**Opis zadania:**
Przedstaw wszystkie rekordy jako plik CSV z dwiema kolumnami o nazwach zapytanie i wynik. Każdy rekord zajmuje jeden wiersz, a jego tekst i odpowiedź trafiają do osobnych pól w cudzysłowie, z podziałami wierszy zamienionymi na spacje.
**** Wykaz wpisów ****
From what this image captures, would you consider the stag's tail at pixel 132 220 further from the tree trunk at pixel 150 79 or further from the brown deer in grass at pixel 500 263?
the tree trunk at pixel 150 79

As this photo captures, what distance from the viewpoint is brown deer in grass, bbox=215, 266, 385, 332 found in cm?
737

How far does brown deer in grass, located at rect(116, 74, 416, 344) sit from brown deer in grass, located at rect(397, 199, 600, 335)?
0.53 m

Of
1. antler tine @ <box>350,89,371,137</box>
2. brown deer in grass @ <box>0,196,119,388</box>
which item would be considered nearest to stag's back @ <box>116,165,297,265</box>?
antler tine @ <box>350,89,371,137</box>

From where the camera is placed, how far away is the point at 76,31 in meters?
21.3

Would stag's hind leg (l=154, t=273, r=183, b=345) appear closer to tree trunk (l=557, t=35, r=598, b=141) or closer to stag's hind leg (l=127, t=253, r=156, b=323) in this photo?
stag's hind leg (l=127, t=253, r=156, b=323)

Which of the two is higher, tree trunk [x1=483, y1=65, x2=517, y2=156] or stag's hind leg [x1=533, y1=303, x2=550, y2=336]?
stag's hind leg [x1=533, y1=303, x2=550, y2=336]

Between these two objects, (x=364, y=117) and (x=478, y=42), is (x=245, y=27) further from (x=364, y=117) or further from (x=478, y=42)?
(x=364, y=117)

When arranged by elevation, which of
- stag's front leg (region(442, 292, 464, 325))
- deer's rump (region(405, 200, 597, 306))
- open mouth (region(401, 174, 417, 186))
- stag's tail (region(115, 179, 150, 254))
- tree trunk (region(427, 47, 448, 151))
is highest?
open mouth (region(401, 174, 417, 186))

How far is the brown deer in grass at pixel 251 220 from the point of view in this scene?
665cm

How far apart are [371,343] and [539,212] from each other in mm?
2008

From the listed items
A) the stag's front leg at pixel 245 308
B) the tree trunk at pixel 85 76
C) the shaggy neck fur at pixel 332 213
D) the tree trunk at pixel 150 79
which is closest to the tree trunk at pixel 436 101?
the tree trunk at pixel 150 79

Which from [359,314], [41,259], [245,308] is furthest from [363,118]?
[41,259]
****
**Wynik zadania:**
zapytanie,wynik
"From what this image captures, would you consider the stag's tail at pixel 132 220 further from the tree trunk at pixel 150 79 or further from the brown deer in grass at pixel 500 263?","the tree trunk at pixel 150 79"
"As this photo captures, what distance from the viewpoint is brown deer in grass, bbox=215, 266, 385, 332 found in cm?","737"
"How far does brown deer in grass, located at rect(116, 74, 416, 344) sit from brown deer in grass, located at rect(397, 199, 600, 335)?","0.53 m"
"Of 1. antler tine @ <box>350,89,371,137</box> 2. brown deer in grass @ <box>0,196,119,388</box> which item would be considered nearest to stag's back @ <box>116,165,297,265</box>?","antler tine @ <box>350,89,371,137</box>"
"From where the camera is placed, how far away is the point at 76,31 in meters?","21.3"
"Would stag's hind leg (l=154, t=273, r=183, b=345) appear closer to tree trunk (l=557, t=35, r=598, b=141) or closer to stag's hind leg (l=127, t=253, r=156, b=323) in this photo?","stag's hind leg (l=127, t=253, r=156, b=323)"
"Which of the two is higher, tree trunk [x1=483, y1=65, x2=517, y2=156] or stag's hind leg [x1=533, y1=303, x2=550, y2=336]?","stag's hind leg [x1=533, y1=303, x2=550, y2=336]"
"Between these two objects, (x=364, y=117) and (x=478, y=42), is (x=245, y=27) further from (x=364, y=117) or further from (x=478, y=42)?","(x=364, y=117)"
"When arranged by elevation, which of - stag's front leg (region(442, 292, 464, 325)) - deer's rump (region(405, 200, 597, 306)) - open mouth (region(401, 174, 417, 186)) - stag's tail (region(115, 179, 150, 254)) - tree trunk (region(427, 47, 448, 151)) is highest?","open mouth (region(401, 174, 417, 186))"
"How far is the brown deer in grass at pixel 251 220 from the point of view in this scene?","665cm"
"How far apart are [371,343] and [539,212] from each other in mm?","2008"
"From the listed items A) the stag's front leg at pixel 245 308 B) the tree trunk at pixel 85 76 C) the shaggy neck fur at pixel 332 213 D) the tree trunk at pixel 150 79 which is closest to the tree trunk at pixel 436 101?","the tree trunk at pixel 150 79"
"Which from [359,314], [41,259], [245,308] is furthest from [363,118]?","[41,259]"